A música de Fela quase sempre tem mais do que dez minutos, alguns atingindo a marca de vinte ou trinta. Essa era uma das muitas razões por sua música não atingir, efetivamente, um grau de popularidade substancial fora da África. O que vem mudando bastante neste renascimento que vive o artista nos dias de hoje. Sua música era mais cantada em línguas nigerianas, além de algumas músicas em Yoruba. Os principais instrumentos de Fela é o saxofone e o teclado, mas ele também toca trompete, guitarra e ocasionalmente solos de bateria. Fela se recusava a tocar músicas novamente após já tê-la gravado, o que por sua vez também retardava sua popularidade.
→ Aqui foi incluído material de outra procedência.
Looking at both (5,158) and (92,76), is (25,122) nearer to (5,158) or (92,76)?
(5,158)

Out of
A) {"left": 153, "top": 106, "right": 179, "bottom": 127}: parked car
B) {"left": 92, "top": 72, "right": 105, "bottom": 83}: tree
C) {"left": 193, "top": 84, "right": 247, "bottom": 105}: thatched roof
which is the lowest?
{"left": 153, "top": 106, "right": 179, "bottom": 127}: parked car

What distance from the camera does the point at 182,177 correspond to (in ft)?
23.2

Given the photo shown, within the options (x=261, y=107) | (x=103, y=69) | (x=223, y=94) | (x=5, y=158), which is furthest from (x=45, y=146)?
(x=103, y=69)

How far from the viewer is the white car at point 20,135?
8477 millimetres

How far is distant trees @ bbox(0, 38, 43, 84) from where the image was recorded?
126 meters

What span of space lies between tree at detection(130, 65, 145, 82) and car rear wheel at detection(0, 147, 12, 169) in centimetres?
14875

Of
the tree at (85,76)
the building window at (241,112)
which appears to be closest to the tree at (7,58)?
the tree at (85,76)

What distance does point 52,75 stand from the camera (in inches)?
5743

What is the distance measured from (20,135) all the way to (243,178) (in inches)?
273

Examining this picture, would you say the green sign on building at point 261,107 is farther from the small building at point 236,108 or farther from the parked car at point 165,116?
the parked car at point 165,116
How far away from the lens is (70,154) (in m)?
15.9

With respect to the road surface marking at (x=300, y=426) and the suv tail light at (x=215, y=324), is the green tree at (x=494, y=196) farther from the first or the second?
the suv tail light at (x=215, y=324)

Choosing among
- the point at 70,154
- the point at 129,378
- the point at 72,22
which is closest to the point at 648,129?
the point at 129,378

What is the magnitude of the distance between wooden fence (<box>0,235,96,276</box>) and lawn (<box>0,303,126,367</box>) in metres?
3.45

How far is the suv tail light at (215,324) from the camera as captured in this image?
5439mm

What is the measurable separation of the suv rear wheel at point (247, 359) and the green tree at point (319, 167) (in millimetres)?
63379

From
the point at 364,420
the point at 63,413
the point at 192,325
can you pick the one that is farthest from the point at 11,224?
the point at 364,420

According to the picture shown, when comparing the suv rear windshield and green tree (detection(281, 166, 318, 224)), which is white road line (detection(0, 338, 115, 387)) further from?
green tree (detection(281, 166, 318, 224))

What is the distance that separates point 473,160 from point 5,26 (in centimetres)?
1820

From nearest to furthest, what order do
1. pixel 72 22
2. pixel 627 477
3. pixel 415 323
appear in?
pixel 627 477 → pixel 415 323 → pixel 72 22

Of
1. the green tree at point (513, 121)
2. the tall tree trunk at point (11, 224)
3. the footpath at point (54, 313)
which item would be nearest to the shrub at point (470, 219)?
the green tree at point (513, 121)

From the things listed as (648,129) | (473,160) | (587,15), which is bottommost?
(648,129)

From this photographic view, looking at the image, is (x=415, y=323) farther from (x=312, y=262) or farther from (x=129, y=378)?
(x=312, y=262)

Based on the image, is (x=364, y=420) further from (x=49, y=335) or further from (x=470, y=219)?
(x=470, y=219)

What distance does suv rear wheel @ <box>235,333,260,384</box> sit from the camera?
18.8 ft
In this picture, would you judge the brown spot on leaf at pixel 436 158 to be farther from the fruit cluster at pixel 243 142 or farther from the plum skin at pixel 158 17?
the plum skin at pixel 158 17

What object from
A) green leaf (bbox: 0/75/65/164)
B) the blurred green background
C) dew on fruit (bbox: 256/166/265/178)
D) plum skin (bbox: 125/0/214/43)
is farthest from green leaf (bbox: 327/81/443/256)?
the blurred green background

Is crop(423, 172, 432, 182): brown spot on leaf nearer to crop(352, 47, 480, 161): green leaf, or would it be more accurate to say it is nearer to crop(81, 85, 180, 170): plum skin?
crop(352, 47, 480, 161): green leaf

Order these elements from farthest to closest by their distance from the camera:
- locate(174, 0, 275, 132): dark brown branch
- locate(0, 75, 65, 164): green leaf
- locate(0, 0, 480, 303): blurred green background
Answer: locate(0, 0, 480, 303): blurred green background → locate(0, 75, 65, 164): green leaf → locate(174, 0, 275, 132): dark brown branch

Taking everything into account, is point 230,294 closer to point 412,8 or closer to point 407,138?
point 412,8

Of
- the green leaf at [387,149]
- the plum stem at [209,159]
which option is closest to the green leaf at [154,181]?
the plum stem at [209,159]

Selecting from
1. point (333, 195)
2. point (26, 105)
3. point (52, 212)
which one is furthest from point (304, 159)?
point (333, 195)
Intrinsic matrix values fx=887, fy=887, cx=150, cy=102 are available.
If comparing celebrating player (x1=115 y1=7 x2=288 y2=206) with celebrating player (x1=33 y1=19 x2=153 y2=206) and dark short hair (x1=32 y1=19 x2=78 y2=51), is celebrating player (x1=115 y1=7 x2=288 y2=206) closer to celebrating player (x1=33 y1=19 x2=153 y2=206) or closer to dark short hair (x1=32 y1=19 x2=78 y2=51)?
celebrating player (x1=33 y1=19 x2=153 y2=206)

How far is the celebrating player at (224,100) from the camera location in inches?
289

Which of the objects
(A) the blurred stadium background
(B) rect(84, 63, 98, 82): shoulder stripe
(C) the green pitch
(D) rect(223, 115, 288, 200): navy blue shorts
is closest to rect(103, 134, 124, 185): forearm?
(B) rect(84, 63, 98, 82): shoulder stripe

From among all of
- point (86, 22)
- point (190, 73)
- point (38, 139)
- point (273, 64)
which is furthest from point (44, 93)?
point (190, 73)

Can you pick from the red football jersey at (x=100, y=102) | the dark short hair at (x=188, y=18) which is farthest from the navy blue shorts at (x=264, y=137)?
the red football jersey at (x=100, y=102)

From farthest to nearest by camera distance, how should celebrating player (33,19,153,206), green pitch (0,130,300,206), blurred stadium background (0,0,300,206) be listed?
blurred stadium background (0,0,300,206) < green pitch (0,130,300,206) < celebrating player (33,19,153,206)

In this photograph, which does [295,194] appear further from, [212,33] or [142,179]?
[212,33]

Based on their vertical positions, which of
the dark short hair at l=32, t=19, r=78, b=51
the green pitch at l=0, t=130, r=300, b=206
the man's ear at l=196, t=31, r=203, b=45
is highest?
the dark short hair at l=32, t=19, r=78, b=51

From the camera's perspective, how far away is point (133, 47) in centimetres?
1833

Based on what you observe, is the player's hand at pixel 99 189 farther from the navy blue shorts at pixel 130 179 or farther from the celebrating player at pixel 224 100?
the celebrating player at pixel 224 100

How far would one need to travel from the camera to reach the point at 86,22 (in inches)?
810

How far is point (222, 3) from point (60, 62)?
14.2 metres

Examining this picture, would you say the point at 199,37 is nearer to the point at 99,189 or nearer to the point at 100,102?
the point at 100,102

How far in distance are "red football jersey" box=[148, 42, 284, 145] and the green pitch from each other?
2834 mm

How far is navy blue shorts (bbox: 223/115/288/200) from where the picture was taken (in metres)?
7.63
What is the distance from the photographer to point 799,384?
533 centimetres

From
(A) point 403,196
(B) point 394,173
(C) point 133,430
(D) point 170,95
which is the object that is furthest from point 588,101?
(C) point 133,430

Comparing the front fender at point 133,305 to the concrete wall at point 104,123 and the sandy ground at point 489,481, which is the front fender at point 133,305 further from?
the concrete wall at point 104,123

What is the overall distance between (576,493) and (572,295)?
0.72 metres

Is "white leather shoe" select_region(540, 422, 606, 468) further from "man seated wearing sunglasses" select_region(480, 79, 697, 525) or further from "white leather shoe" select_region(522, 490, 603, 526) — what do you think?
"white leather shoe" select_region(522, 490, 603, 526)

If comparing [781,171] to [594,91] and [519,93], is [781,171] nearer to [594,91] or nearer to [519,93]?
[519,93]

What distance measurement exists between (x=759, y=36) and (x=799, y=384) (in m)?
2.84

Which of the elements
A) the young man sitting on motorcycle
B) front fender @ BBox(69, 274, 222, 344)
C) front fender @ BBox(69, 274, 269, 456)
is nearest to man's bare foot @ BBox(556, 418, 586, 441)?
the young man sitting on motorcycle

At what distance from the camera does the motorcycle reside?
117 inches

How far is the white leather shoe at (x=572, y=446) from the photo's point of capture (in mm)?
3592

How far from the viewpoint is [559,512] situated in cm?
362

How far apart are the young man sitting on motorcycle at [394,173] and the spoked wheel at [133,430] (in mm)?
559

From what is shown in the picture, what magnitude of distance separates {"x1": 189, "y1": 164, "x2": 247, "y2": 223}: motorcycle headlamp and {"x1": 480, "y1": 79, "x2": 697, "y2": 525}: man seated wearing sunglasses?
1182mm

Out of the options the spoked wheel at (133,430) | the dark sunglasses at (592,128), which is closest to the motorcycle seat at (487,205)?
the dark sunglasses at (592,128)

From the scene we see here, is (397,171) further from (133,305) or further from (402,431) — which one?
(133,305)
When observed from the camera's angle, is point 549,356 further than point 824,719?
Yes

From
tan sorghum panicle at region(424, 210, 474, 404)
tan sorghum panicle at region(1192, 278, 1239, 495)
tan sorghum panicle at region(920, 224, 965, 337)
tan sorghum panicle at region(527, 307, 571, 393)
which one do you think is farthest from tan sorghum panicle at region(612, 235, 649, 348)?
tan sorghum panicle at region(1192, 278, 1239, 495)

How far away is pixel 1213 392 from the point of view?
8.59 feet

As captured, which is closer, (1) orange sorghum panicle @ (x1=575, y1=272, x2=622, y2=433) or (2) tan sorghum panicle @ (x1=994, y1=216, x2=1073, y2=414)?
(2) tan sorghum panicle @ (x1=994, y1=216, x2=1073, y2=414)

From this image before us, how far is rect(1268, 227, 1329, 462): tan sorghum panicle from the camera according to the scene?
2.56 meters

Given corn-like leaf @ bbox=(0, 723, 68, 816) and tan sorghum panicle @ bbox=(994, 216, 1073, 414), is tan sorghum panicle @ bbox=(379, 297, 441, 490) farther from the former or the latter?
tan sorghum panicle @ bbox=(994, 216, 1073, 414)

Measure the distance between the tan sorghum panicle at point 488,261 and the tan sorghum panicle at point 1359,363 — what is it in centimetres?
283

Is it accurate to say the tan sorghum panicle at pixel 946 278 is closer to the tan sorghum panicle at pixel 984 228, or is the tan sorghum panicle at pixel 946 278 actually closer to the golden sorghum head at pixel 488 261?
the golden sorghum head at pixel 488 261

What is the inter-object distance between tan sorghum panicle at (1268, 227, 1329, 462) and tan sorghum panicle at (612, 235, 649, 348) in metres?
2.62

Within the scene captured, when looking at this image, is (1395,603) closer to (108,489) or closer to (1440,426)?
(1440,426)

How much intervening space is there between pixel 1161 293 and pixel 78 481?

Ele era conhecido por sua performance, e seus concertos eram tidos como bárbaros e selvagens.

Undeground?


Texto sobre Fela adaptado: Nelson Maca
Fontes: Wikipédia / Conversas com Carlos Moore

.

3 comentários:

Anônimo disse...

Maca,

obrigado por me apresentar Fela Kuti.

abs.

sérgio vaz

Luciana Matias disse...

O tributo já começou, meu irmão!
Adorei a matéria.
Axé.
Luciana Matias

Nelson Maca disse...

Sérgio,
conhecer mais a música de Fela e saber mais de sua biografia têm sido a melhor companhia para minhas divergências solitárias - não por opção!

Luciana,
minha Irmã das Gerais, sim, o tributo já começou.
Veja-se o recado de Sérgio Vaz. Veja-se o seu próprio.
Uma dos objetivos meus para estes dias presentes ten sido divulgar a mensagem de Fela!

Valeu, parceiros!

Com Respeito,

Nelson Maca -
Obreiro da Rebeldia com Causa!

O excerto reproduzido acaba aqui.